Connecting Colonial New Jersey
Abstract
Using the case of colonial New Jersey, I argue that the mastery of mid-scale mobility signaled an important metamorphosis toward American nationhood. It marked the integration of people, place, and government. For 17th-century America, midscale mobility is more properly associated with Native Americans. American colonists immediately incorporated large-scale and local-scale movement. But midscale mobility, that is, regular coverage of regional distances, waited until the mid-18th century. Until then colonists moved much less comfortably through the landscape, adopting the paths shaped by others before them. Gradually the colonists adapted the paths, widened them, and constructed new roads, forming a regional transportation network. Demand came from diverse needs of life-to conduct business, worship, socialize, participate in civic life-and road construction fed further demand and increased interaction, and led to further construction.
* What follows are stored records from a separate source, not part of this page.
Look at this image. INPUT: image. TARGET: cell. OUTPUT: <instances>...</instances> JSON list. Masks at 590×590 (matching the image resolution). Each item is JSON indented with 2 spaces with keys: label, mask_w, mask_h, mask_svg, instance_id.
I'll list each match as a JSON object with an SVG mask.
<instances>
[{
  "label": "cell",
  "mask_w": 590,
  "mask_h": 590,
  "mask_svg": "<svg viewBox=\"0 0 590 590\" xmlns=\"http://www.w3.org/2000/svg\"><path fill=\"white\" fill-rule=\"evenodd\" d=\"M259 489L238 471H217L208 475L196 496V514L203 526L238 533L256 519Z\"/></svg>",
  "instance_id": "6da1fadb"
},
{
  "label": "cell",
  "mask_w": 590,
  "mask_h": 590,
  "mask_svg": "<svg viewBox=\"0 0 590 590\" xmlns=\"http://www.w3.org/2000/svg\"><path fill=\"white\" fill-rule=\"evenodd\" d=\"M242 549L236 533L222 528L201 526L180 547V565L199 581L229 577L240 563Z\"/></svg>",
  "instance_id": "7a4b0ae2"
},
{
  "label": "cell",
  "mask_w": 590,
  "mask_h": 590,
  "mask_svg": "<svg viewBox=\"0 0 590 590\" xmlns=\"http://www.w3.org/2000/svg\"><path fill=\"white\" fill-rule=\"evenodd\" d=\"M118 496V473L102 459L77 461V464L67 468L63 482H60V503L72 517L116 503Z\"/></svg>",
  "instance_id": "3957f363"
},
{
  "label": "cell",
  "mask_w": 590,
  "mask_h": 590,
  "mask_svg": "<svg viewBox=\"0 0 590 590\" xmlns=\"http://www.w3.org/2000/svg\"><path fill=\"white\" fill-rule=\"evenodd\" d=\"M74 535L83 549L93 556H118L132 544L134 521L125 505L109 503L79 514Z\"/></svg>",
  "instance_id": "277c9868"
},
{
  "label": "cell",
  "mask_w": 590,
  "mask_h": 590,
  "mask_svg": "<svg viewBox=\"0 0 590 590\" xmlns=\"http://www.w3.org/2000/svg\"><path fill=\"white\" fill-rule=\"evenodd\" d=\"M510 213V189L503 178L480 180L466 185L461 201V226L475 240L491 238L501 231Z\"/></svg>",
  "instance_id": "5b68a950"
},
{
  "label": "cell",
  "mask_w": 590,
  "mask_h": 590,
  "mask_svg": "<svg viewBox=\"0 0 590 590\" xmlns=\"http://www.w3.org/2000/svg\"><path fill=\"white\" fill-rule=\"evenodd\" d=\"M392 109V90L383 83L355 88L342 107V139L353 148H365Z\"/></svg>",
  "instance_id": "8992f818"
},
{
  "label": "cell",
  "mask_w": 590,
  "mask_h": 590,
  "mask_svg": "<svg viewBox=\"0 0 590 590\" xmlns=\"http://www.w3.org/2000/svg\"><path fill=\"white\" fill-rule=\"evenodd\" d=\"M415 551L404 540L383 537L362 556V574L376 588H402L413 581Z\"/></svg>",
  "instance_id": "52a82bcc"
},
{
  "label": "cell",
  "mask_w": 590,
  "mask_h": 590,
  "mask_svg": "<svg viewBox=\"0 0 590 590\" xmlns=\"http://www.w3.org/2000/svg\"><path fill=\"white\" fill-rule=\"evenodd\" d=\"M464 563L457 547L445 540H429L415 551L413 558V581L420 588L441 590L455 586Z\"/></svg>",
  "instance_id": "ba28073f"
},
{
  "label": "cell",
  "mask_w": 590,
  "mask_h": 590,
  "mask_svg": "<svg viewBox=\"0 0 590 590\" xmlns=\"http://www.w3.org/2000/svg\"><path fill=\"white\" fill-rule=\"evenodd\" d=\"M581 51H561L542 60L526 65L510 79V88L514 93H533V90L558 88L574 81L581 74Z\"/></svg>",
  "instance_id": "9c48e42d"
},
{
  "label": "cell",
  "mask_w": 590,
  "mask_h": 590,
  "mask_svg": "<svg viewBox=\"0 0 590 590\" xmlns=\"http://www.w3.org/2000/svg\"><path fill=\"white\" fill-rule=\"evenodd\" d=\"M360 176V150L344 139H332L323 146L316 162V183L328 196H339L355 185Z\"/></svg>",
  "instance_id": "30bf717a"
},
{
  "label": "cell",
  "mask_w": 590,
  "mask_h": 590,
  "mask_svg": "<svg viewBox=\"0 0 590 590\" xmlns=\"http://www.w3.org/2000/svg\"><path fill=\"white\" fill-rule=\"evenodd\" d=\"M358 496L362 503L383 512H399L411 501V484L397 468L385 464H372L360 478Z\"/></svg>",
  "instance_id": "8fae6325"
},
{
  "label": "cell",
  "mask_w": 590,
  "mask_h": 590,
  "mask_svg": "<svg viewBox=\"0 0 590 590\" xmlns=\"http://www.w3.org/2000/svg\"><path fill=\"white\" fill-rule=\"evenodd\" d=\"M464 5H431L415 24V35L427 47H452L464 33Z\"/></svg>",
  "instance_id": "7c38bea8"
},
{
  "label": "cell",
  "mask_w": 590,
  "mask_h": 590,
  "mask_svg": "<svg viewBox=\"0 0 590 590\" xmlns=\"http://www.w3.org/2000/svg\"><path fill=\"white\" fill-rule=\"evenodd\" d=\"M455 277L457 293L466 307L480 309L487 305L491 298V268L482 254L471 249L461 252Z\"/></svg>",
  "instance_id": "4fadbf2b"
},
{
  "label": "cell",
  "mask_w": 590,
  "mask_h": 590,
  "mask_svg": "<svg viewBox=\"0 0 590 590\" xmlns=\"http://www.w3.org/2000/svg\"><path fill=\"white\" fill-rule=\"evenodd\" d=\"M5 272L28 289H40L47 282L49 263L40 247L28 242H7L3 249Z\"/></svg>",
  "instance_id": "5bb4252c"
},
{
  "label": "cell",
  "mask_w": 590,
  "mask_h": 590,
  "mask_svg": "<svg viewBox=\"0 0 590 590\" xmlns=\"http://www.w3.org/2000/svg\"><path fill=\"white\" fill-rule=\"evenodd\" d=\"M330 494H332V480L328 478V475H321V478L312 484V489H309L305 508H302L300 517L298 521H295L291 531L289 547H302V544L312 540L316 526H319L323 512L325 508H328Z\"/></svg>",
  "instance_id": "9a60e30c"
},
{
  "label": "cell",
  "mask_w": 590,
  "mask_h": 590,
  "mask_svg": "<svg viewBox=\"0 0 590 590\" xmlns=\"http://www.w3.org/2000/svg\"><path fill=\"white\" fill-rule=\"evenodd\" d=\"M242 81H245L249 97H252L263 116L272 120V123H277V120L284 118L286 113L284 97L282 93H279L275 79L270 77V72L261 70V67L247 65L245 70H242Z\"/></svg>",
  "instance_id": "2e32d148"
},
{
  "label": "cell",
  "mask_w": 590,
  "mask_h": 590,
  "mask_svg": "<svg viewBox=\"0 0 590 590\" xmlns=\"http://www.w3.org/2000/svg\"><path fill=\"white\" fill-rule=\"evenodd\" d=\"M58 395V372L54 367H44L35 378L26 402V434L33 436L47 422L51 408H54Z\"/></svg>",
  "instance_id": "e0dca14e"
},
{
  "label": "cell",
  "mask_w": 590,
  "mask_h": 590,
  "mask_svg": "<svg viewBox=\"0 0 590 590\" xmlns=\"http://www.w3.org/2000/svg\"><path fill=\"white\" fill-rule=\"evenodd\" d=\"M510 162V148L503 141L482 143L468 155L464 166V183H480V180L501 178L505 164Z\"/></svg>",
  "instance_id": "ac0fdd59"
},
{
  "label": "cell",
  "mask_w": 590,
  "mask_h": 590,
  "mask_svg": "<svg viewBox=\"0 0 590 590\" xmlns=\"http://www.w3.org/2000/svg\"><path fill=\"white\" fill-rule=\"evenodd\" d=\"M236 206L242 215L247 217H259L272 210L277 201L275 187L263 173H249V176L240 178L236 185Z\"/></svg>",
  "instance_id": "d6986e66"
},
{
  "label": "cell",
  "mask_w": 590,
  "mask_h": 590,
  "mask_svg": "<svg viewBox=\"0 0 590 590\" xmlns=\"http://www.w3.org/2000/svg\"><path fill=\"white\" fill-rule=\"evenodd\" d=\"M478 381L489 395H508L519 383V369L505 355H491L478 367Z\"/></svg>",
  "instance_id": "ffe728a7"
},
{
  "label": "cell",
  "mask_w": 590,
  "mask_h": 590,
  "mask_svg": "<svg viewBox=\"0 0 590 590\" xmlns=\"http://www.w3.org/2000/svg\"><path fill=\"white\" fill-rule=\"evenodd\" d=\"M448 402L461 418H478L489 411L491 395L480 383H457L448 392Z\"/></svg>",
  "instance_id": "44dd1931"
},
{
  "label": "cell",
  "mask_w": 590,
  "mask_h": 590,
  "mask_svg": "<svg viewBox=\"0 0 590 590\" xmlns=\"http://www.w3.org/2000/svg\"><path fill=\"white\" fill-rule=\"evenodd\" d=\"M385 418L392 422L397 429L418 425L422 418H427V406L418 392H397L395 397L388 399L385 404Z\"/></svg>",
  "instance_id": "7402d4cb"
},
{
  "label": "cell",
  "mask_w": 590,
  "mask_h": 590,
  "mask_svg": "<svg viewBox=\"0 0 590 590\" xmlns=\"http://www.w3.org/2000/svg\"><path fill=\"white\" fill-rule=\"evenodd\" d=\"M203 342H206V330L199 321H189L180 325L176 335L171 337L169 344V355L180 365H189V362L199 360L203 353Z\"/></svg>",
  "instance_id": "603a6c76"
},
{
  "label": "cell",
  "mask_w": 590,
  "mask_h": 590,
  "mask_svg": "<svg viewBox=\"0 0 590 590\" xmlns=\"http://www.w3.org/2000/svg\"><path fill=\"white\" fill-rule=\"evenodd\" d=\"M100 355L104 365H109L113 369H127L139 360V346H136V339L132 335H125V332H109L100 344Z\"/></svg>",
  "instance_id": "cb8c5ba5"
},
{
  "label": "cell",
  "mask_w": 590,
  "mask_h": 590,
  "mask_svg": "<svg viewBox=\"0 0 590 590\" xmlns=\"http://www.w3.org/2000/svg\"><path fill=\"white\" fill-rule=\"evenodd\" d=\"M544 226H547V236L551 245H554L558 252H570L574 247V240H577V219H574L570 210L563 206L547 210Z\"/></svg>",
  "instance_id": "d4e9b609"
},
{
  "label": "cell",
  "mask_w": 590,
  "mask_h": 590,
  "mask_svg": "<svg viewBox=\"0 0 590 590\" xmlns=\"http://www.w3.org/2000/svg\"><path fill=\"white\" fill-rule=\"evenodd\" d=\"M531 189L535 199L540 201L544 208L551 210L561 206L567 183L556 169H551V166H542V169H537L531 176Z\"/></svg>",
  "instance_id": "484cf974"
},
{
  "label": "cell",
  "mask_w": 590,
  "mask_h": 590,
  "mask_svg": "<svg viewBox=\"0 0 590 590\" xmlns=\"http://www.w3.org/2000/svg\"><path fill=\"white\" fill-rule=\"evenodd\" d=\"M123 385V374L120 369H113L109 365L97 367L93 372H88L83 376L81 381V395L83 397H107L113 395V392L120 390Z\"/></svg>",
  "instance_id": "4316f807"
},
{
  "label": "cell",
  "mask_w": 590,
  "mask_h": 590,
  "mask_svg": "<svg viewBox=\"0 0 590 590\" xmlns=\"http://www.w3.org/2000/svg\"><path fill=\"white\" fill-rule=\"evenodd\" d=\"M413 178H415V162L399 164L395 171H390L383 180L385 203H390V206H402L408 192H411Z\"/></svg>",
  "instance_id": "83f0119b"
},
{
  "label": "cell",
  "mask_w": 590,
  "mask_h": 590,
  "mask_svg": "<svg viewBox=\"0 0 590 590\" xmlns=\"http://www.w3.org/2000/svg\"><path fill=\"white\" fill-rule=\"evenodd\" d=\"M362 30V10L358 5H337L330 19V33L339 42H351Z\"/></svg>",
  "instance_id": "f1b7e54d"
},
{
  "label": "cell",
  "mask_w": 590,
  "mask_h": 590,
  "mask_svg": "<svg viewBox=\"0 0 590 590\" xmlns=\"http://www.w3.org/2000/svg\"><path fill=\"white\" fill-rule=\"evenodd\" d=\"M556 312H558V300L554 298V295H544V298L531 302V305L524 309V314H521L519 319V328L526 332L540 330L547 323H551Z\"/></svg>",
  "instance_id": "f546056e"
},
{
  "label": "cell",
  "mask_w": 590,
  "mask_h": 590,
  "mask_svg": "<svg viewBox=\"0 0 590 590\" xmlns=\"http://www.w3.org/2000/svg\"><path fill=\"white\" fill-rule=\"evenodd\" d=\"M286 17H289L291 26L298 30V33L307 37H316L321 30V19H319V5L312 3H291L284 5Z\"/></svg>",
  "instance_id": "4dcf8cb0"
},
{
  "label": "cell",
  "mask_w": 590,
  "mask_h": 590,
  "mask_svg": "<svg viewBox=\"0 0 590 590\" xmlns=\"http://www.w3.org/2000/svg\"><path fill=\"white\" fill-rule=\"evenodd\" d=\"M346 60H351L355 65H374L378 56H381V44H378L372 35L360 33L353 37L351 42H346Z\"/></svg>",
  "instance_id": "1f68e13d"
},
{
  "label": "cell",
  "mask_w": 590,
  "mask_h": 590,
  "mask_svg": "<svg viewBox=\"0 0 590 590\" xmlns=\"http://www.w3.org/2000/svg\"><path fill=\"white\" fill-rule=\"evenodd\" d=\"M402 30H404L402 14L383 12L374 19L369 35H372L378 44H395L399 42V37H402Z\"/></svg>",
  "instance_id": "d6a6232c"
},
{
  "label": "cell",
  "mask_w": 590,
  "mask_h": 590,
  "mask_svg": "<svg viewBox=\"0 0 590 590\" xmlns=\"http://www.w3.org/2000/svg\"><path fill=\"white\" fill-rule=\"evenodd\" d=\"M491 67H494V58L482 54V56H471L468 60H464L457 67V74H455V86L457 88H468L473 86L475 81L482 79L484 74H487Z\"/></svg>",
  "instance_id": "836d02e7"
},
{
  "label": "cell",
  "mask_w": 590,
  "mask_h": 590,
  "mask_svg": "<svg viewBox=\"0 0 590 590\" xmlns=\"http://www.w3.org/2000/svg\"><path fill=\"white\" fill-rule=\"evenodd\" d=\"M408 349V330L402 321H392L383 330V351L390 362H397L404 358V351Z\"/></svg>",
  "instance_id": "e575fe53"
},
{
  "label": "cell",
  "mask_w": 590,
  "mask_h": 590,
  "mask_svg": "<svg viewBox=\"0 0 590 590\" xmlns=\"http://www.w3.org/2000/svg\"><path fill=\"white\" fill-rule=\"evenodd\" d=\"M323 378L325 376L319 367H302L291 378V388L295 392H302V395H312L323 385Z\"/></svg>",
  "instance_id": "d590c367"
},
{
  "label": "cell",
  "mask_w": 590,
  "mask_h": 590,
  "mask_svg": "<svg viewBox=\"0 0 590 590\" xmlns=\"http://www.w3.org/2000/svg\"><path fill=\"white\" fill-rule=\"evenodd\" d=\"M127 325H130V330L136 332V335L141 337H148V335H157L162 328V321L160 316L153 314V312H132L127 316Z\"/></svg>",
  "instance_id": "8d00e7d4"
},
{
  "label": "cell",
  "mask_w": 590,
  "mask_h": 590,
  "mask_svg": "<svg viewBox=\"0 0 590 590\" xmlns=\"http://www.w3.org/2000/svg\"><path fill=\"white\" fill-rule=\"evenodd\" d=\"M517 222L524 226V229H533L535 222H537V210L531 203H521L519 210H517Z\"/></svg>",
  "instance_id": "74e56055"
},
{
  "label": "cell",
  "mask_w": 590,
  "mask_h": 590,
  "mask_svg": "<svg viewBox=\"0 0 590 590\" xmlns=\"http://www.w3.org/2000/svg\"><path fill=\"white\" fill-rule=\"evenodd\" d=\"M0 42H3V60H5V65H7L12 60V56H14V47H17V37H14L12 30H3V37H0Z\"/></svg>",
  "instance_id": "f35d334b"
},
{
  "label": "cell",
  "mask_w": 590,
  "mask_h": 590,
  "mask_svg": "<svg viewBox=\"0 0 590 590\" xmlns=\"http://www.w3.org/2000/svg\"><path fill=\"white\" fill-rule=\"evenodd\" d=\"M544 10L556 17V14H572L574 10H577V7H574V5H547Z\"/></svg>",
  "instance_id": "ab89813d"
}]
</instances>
By the American Revolution, the road was an everyday part of life that linked the New Jersey colonists world and reoriented their social, economic, and political expectations. Colonial government played a key role in the development of the transportation network, designating where and how roads were to be built, mediating conflict over them, weaving New Jersey into an effective mid-scale governmental unit; it thus demonstrated its own usefulness. These changes together undergirded the next stage, New Jersey's joining together with comparable units to form the United States.